Jack’s words seemed to soothe Natasha, her weary face relaxing. “That’s right. Until then, the people were prisoners of their own ignorance, but Voltaire, Diderot, and D’Alembert created the Encyclopédie, a compendium of knowledge that challenged the political and religious authorities, and which, along with Descartes’s treatises, was the spark that ignited a people sick of poverty and oppression.”
“Yes, that’s what he says. For the first time, the masses united and overthrew the enslavers who’d tyrannized them, and took possession of their own destiny. Yet, how is it, after such a great victory, that the tyrants came to rule the world again?”
“Because of ambition and greed, Jack. Like germs, the exploiters regrouped. They grew, they manipulated, and they flourished; the Industrial Revolution was their ideal breeding ground.
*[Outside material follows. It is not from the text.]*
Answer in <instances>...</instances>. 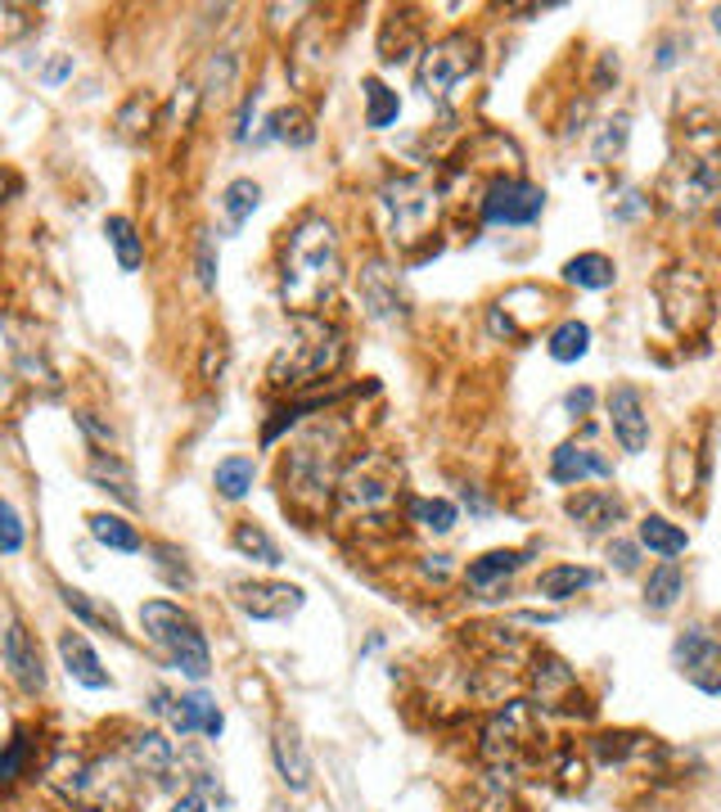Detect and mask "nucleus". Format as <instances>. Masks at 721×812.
I'll list each match as a JSON object with an SVG mask.
<instances>
[{"label":"nucleus","mask_w":721,"mask_h":812,"mask_svg":"<svg viewBox=\"0 0 721 812\" xmlns=\"http://www.w3.org/2000/svg\"><path fill=\"white\" fill-rule=\"evenodd\" d=\"M339 275H343V262H339V235L325 217H303L294 226L284 245V262H280V294H284V307L298 312V316H312L316 307H325V299L339 290Z\"/></svg>","instance_id":"nucleus-1"},{"label":"nucleus","mask_w":721,"mask_h":812,"mask_svg":"<svg viewBox=\"0 0 721 812\" xmlns=\"http://www.w3.org/2000/svg\"><path fill=\"white\" fill-rule=\"evenodd\" d=\"M397 488H402L397 461L383 456V452H365L361 461H352L339 474V488H334L339 519H348V523H389V515L397 506Z\"/></svg>","instance_id":"nucleus-2"},{"label":"nucleus","mask_w":721,"mask_h":812,"mask_svg":"<svg viewBox=\"0 0 721 812\" xmlns=\"http://www.w3.org/2000/svg\"><path fill=\"white\" fill-rule=\"evenodd\" d=\"M343 361V334L316 321V316H298V334L294 344H284L275 357H271V389H303V385H316V379L334 375Z\"/></svg>","instance_id":"nucleus-3"},{"label":"nucleus","mask_w":721,"mask_h":812,"mask_svg":"<svg viewBox=\"0 0 721 812\" xmlns=\"http://www.w3.org/2000/svg\"><path fill=\"white\" fill-rule=\"evenodd\" d=\"M334 443H339V434L325 439V429H312V434L294 447V456L284 465V506L288 510H298L307 519L325 510L329 488H339V479H334Z\"/></svg>","instance_id":"nucleus-4"},{"label":"nucleus","mask_w":721,"mask_h":812,"mask_svg":"<svg viewBox=\"0 0 721 812\" xmlns=\"http://www.w3.org/2000/svg\"><path fill=\"white\" fill-rule=\"evenodd\" d=\"M379 217L397 249H415L438 226V190L424 176H393L379 190Z\"/></svg>","instance_id":"nucleus-5"},{"label":"nucleus","mask_w":721,"mask_h":812,"mask_svg":"<svg viewBox=\"0 0 721 812\" xmlns=\"http://www.w3.org/2000/svg\"><path fill=\"white\" fill-rule=\"evenodd\" d=\"M140 624H144V632L154 637V646L167 650V659L181 668L185 678L204 682V678L212 673L208 641H204L199 624H195V618H189L181 605H172V600H150V605H140Z\"/></svg>","instance_id":"nucleus-6"},{"label":"nucleus","mask_w":721,"mask_h":812,"mask_svg":"<svg viewBox=\"0 0 721 812\" xmlns=\"http://www.w3.org/2000/svg\"><path fill=\"white\" fill-rule=\"evenodd\" d=\"M478 73V36L451 32L443 41H433L419 59V90L433 105H451V95Z\"/></svg>","instance_id":"nucleus-7"},{"label":"nucleus","mask_w":721,"mask_h":812,"mask_svg":"<svg viewBox=\"0 0 721 812\" xmlns=\"http://www.w3.org/2000/svg\"><path fill=\"white\" fill-rule=\"evenodd\" d=\"M671 204L677 208H699L721 190V140L712 131H695L681 163L671 167Z\"/></svg>","instance_id":"nucleus-8"},{"label":"nucleus","mask_w":721,"mask_h":812,"mask_svg":"<svg viewBox=\"0 0 721 812\" xmlns=\"http://www.w3.org/2000/svg\"><path fill=\"white\" fill-rule=\"evenodd\" d=\"M537 740H546V727L533 713V704H505V713H496V718L488 723V732H483V758L496 772L514 777L523 754L537 749Z\"/></svg>","instance_id":"nucleus-9"},{"label":"nucleus","mask_w":721,"mask_h":812,"mask_svg":"<svg viewBox=\"0 0 721 812\" xmlns=\"http://www.w3.org/2000/svg\"><path fill=\"white\" fill-rule=\"evenodd\" d=\"M546 213V190L518 176H501L483 195V221L488 226H533Z\"/></svg>","instance_id":"nucleus-10"},{"label":"nucleus","mask_w":721,"mask_h":812,"mask_svg":"<svg viewBox=\"0 0 721 812\" xmlns=\"http://www.w3.org/2000/svg\"><path fill=\"white\" fill-rule=\"evenodd\" d=\"M658 303H663V316L671 329L690 334L708 321V284L695 271H667L658 280Z\"/></svg>","instance_id":"nucleus-11"},{"label":"nucleus","mask_w":721,"mask_h":812,"mask_svg":"<svg viewBox=\"0 0 721 812\" xmlns=\"http://www.w3.org/2000/svg\"><path fill=\"white\" fill-rule=\"evenodd\" d=\"M671 659H677L681 678L695 682L703 695H721V641L708 628H686L671 646Z\"/></svg>","instance_id":"nucleus-12"},{"label":"nucleus","mask_w":721,"mask_h":812,"mask_svg":"<svg viewBox=\"0 0 721 812\" xmlns=\"http://www.w3.org/2000/svg\"><path fill=\"white\" fill-rule=\"evenodd\" d=\"M230 596L249 618H262V624H280V618L303 609V587L294 583H230Z\"/></svg>","instance_id":"nucleus-13"},{"label":"nucleus","mask_w":721,"mask_h":812,"mask_svg":"<svg viewBox=\"0 0 721 812\" xmlns=\"http://www.w3.org/2000/svg\"><path fill=\"white\" fill-rule=\"evenodd\" d=\"M609 420H613V434L622 443V452L641 456L649 447V415H645V398L632 389V385H618L609 393Z\"/></svg>","instance_id":"nucleus-14"},{"label":"nucleus","mask_w":721,"mask_h":812,"mask_svg":"<svg viewBox=\"0 0 721 812\" xmlns=\"http://www.w3.org/2000/svg\"><path fill=\"white\" fill-rule=\"evenodd\" d=\"M550 479L555 484H582V479H613V461L596 452L591 443H564L550 456Z\"/></svg>","instance_id":"nucleus-15"},{"label":"nucleus","mask_w":721,"mask_h":812,"mask_svg":"<svg viewBox=\"0 0 721 812\" xmlns=\"http://www.w3.org/2000/svg\"><path fill=\"white\" fill-rule=\"evenodd\" d=\"M6 668H10V678H14L28 695L45 691V668H41V654H36V646L28 641V632H23L19 618H10V624H6Z\"/></svg>","instance_id":"nucleus-16"},{"label":"nucleus","mask_w":721,"mask_h":812,"mask_svg":"<svg viewBox=\"0 0 721 812\" xmlns=\"http://www.w3.org/2000/svg\"><path fill=\"white\" fill-rule=\"evenodd\" d=\"M564 510H568V519H572L582 533L600 538V533L618 529V519H622V497H618V492H577V497L564 501Z\"/></svg>","instance_id":"nucleus-17"},{"label":"nucleus","mask_w":721,"mask_h":812,"mask_svg":"<svg viewBox=\"0 0 721 812\" xmlns=\"http://www.w3.org/2000/svg\"><path fill=\"white\" fill-rule=\"evenodd\" d=\"M271 754H275V772L288 790H307L312 786V758H307V745L298 736V727H275V740H271Z\"/></svg>","instance_id":"nucleus-18"},{"label":"nucleus","mask_w":721,"mask_h":812,"mask_svg":"<svg viewBox=\"0 0 721 812\" xmlns=\"http://www.w3.org/2000/svg\"><path fill=\"white\" fill-rule=\"evenodd\" d=\"M167 718H172V732L176 736H195V732H204V736H221V713H217V704L204 695V691H195V695H181V700H172L167 704Z\"/></svg>","instance_id":"nucleus-19"},{"label":"nucleus","mask_w":721,"mask_h":812,"mask_svg":"<svg viewBox=\"0 0 721 812\" xmlns=\"http://www.w3.org/2000/svg\"><path fill=\"white\" fill-rule=\"evenodd\" d=\"M59 659H64V668H68V678H73V682H81L86 691H105V686H113V678L105 673L100 654L90 650V641H86L81 632H64V637H59Z\"/></svg>","instance_id":"nucleus-20"},{"label":"nucleus","mask_w":721,"mask_h":812,"mask_svg":"<svg viewBox=\"0 0 721 812\" xmlns=\"http://www.w3.org/2000/svg\"><path fill=\"white\" fill-rule=\"evenodd\" d=\"M518 569H523V551H488V555H478V560L465 569V583H469L478 596H496Z\"/></svg>","instance_id":"nucleus-21"},{"label":"nucleus","mask_w":721,"mask_h":812,"mask_svg":"<svg viewBox=\"0 0 721 812\" xmlns=\"http://www.w3.org/2000/svg\"><path fill=\"white\" fill-rule=\"evenodd\" d=\"M361 299L370 307L374 321H397L402 316V294H397V275L383 267V262H370L361 271Z\"/></svg>","instance_id":"nucleus-22"},{"label":"nucleus","mask_w":721,"mask_h":812,"mask_svg":"<svg viewBox=\"0 0 721 812\" xmlns=\"http://www.w3.org/2000/svg\"><path fill=\"white\" fill-rule=\"evenodd\" d=\"M411 55H424L419 51V28L411 14H393L379 32V59L383 64H411Z\"/></svg>","instance_id":"nucleus-23"},{"label":"nucleus","mask_w":721,"mask_h":812,"mask_svg":"<svg viewBox=\"0 0 721 812\" xmlns=\"http://www.w3.org/2000/svg\"><path fill=\"white\" fill-rule=\"evenodd\" d=\"M596 583H600V573H596V569H582V564H559V569H546V573H542L537 592H542L546 600H568V596L587 592V587H596Z\"/></svg>","instance_id":"nucleus-24"},{"label":"nucleus","mask_w":721,"mask_h":812,"mask_svg":"<svg viewBox=\"0 0 721 812\" xmlns=\"http://www.w3.org/2000/svg\"><path fill=\"white\" fill-rule=\"evenodd\" d=\"M90 479L100 484L105 492H113L122 506H140V497H135V479H131V469H127V461H118L113 452H100L90 461Z\"/></svg>","instance_id":"nucleus-25"},{"label":"nucleus","mask_w":721,"mask_h":812,"mask_svg":"<svg viewBox=\"0 0 721 812\" xmlns=\"http://www.w3.org/2000/svg\"><path fill=\"white\" fill-rule=\"evenodd\" d=\"M641 546H649V551L663 555V560H677V555H686L690 538H686V529H677L671 519L645 515V519H641Z\"/></svg>","instance_id":"nucleus-26"},{"label":"nucleus","mask_w":721,"mask_h":812,"mask_svg":"<svg viewBox=\"0 0 721 812\" xmlns=\"http://www.w3.org/2000/svg\"><path fill=\"white\" fill-rule=\"evenodd\" d=\"M131 762H135V772L163 781V777L172 772V740L159 736V732H140V736L131 740Z\"/></svg>","instance_id":"nucleus-27"},{"label":"nucleus","mask_w":721,"mask_h":812,"mask_svg":"<svg viewBox=\"0 0 721 812\" xmlns=\"http://www.w3.org/2000/svg\"><path fill=\"white\" fill-rule=\"evenodd\" d=\"M564 280L577 284V290H609V284L618 280V271L604 253H577V258L564 262Z\"/></svg>","instance_id":"nucleus-28"},{"label":"nucleus","mask_w":721,"mask_h":812,"mask_svg":"<svg viewBox=\"0 0 721 812\" xmlns=\"http://www.w3.org/2000/svg\"><path fill=\"white\" fill-rule=\"evenodd\" d=\"M86 523H90V538L100 542V546L122 551V555H135V551H140V533H135V523H127L122 515H90Z\"/></svg>","instance_id":"nucleus-29"},{"label":"nucleus","mask_w":721,"mask_h":812,"mask_svg":"<svg viewBox=\"0 0 721 812\" xmlns=\"http://www.w3.org/2000/svg\"><path fill=\"white\" fill-rule=\"evenodd\" d=\"M681 592H686V578H681V569L677 564H658L654 573H649V583H645V605L654 609V614H667L671 605L681 600Z\"/></svg>","instance_id":"nucleus-30"},{"label":"nucleus","mask_w":721,"mask_h":812,"mask_svg":"<svg viewBox=\"0 0 721 812\" xmlns=\"http://www.w3.org/2000/svg\"><path fill=\"white\" fill-rule=\"evenodd\" d=\"M258 204H262V185L249 181V176H239V181H230L221 190V213H226L230 226H244L258 213Z\"/></svg>","instance_id":"nucleus-31"},{"label":"nucleus","mask_w":721,"mask_h":812,"mask_svg":"<svg viewBox=\"0 0 721 812\" xmlns=\"http://www.w3.org/2000/svg\"><path fill=\"white\" fill-rule=\"evenodd\" d=\"M253 479H258V465H253L249 456H226V461L217 465V474H212V484H217V492H221L226 501L249 497Z\"/></svg>","instance_id":"nucleus-32"},{"label":"nucleus","mask_w":721,"mask_h":812,"mask_svg":"<svg viewBox=\"0 0 721 812\" xmlns=\"http://www.w3.org/2000/svg\"><path fill=\"white\" fill-rule=\"evenodd\" d=\"M397 113H402L397 90H389L379 77H365V127L383 131V127H393V122H397Z\"/></svg>","instance_id":"nucleus-33"},{"label":"nucleus","mask_w":721,"mask_h":812,"mask_svg":"<svg viewBox=\"0 0 721 812\" xmlns=\"http://www.w3.org/2000/svg\"><path fill=\"white\" fill-rule=\"evenodd\" d=\"M533 682H537V695H542V704H555L559 695H568V691L577 686L572 668H568L564 659H555V654H542V659H537V673H533Z\"/></svg>","instance_id":"nucleus-34"},{"label":"nucleus","mask_w":721,"mask_h":812,"mask_svg":"<svg viewBox=\"0 0 721 812\" xmlns=\"http://www.w3.org/2000/svg\"><path fill=\"white\" fill-rule=\"evenodd\" d=\"M546 353L555 357V361H582L587 353H591V329L582 325V321H564L555 334H550V344H546Z\"/></svg>","instance_id":"nucleus-35"},{"label":"nucleus","mask_w":721,"mask_h":812,"mask_svg":"<svg viewBox=\"0 0 721 812\" xmlns=\"http://www.w3.org/2000/svg\"><path fill=\"white\" fill-rule=\"evenodd\" d=\"M105 235H109V245H113L122 271H135V267L144 262V249H140V235H135L131 217H109V221H105Z\"/></svg>","instance_id":"nucleus-36"},{"label":"nucleus","mask_w":721,"mask_h":812,"mask_svg":"<svg viewBox=\"0 0 721 812\" xmlns=\"http://www.w3.org/2000/svg\"><path fill=\"white\" fill-rule=\"evenodd\" d=\"M411 519L428 533H451L456 529V506L443 501V497H411Z\"/></svg>","instance_id":"nucleus-37"},{"label":"nucleus","mask_w":721,"mask_h":812,"mask_svg":"<svg viewBox=\"0 0 721 812\" xmlns=\"http://www.w3.org/2000/svg\"><path fill=\"white\" fill-rule=\"evenodd\" d=\"M234 551L239 555H253V560H262V564H280V546L266 538V529L262 523H253V519H244V523H234Z\"/></svg>","instance_id":"nucleus-38"},{"label":"nucleus","mask_w":721,"mask_h":812,"mask_svg":"<svg viewBox=\"0 0 721 812\" xmlns=\"http://www.w3.org/2000/svg\"><path fill=\"white\" fill-rule=\"evenodd\" d=\"M154 573H159V578H163L172 592H189V587H195V573H189L185 555H181L176 546H167V542L154 546Z\"/></svg>","instance_id":"nucleus-39"},{"label":"nucleus","mask_w":721,"mask_h":812,"mask_svg":"<svg viewBox=\"0 0 721 812\" xmlns=\"http://www.w3.org/2000/svg\"><path fill=\"white\" fill-rule=\"evenodd\" d=\"M271 140H284V145H312L316 127L303 109H280V113H271Z\"/></svg>","instance_id":"nucleus-40"},{"label":"nucleus","mask_w":721,"mask_h":812,"mask_svg":"<svg viewBox=\"0 0 721 812\" xmlns=\"http://www.w3.org/2000/svg\"><path fill=\"white\" fill-rule=\"evenodd\" d=\"M234 68H239V59H234V51H217V59L208 64V82H204V95L208 100H226L230 95V82H234Z\"/></svg>","instance_id":"nucleus-41"},{"label":"nucleus","mask_w":721,"mask_h":812,"mask_svg":"<svg viewBox=\"0 0 721 812\" xmlns=\"http://www.w3.org/2000/svg\"><path fill=\"white\" fill-rule=\"evenodd\" d=\"M636 749H641V736H632V732H604V736H596V758L600 762H627Z\"/></svg>","instance_id":"nucleus-42"},{"label":"nucleus","mask_w":721,"mask_h":812,"mask_svg":"<svg viewBox=\"0 0 721 812\" xmlns=\"http://www.w3.org/2000/svg\"><path fill=\"white\" fill-rule=\"evenodd\" d=\"M627 127H632L627 113H618V118L604 122V131H600V140H596V163H609V159L622 154V145H627Z\"/></svg>","instance_id":"nucleus-43"},{"label":"nucleus","mask_w":721,"mask_h":812,"mask_svg":"<svg viewBox=\"0 0 721 812\" xmlns=\"http://www.w3.org/2000/svg\"><path fill=\"white\" fill-rule=\"evenodd\" d=\"M59 596H64V605L73 609V614H81L86 624H105V628H113L118 632V614L113 609H100V605H90V596L86 592H77V587H59Z\"/></svg>","instance_id":"nucleus-44"},{"label":"nucleus","mask_w":721,"mask_h":812,"mask_svg":"<svg viewBox=\"0 0 721 812\" xmlns=\"http://www.w3.org/2000/svg\"><path fill=\"white\" fill-rule=\"evenodd\" d=\"M0 551H6V555L23 551V519H19V510L10 501L0 506Z\"/></svg>","instance_id":"nucleus-45"},{"label":"nucleus","mask_w":721,"mask_h":812,"mask_svg":"<svg viewBox=\"0 0 721 812\" xmlns=\"http://www.w3.org/2000/svg\"><path fill=\"white\" fill-rule=\"evenodd\" d=\"M195 267H199V284L204 290H217V249H212V235L199 230L195 240Z\"/></svg>","instance_id":"nucleus-46"},{"label":"nucleus","mask_w":721,"mask_h":812,"mask_svg":"<svg viewBox=\"0 0 721 812\" xmlns=\"http://www.w3.org/2000/svg\"><path fill=\"white\" fill-rule=\"evenodd\" d=\"M221 370H226V339L217 334V339H208V353H204V379H208V385H217Z\"/></svg>","instance_id":"nucleus-47"},{"label":"nucleus","mask_w":721,"mask_h":812,"mask_svg":"<svg viewBox=\"0 0 721 812\" xmlns=\"http://www.w3.org/2000/svg\"><path fill=\"white\" fill-rule=\"evenodd\" d=\"M19 762H23V736H14V740H10V749H6V762H0V777H6V781H14V777H19Z\"/></svg>","instance_id":"nucleus-48"},{"label":"nucleus","mask_w":721,"mask_h":812,"mask_svg":"<svg viewBox=\"0 0 721 812\" xmlns=\"http://www.w3.org/2000/svg\"><path fill=\"white\" fill-rule=\"evenodd\" d=\"M609 560H618V569H622V573H632V569H636V546H632V542H613Z\"/></svg>","instance_id":"nucleus-49"},{"label":"nucleus","mask_w":721,"mask_h":812,"mask_svg":"<svg viewBox=\"0 0 721 812\" xmlns=\"http://www.w3.org/2000/svg\"><path fill=\"white\" fill-rule=\"evenodd\" d=\"M591 402H596V398H591V389H572V393L564 398V407H568L572 415H587V411H591Z\"/></svg>","instance_id":"nucleus-50"},{"label":"nucleus","mask_w":721,"mask_h":812,"mask_svg":"<svg viewBox=\"0 0 721 812\" xmlns=\"http://www.w3.org/2000/svg\"><path fill=\"white\" fill-rule=\"evenodd\" d=\"M68 68H73V55H59L51 68L41 73V82H45V86H55V82H64V73H68Z\"/></svg>","instance_id":"nucleus-51"},{"label":"nucleus","mask_w":721,"mask_h":812,"mask_svg":"<svg viewBox=\"0 0 721 812\" xmlns=\"http://www.w3.org/2000/svg\"><path fill=\"white\" fill-rule=\"evenodd\" d=\"M172 812H208V803H204V794H181Z\"/></svg>","instance_id":"nucleus-52"},{"label":"nucleus","mask_w":721,"mask_h":812,"mask_svg":"<svg viewBox=\"0 0 721 812\" xmlns=\"http://www.w3.org/2000/svg\"><path fill=\"white\" fill-rule=\"evenodd\" d=\"M712 28H717V36H721V6L712 10Z\"/></svg>","instance_id":"nucleus-53"},{"label":"nucleus","mask_w":721,"mask_h":812,"mask_svg":"<svg viewBox=\"0 0 721 812\" xmlns=\"http://www.w3.org/2000/svg\"><path fill=\"white\" fill-rule=\"evenodd\" d=\"M717 230H721V208H717Z\"/></svg>","instance_id":"nucleus-54"}]
</instances>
And like germs, they infected society in the guise of the bourgeoisie, building factories, monopolies, and banks, the ultimate purpose of which was to seize power and wealth again, while the rest of humanity was enslaved once more. States, even those that called themselves democracies, became the perfect vehicle to support and maintain the obscene balance of power: everything for a few, and nothing for the rest. Sad, isn’t it?”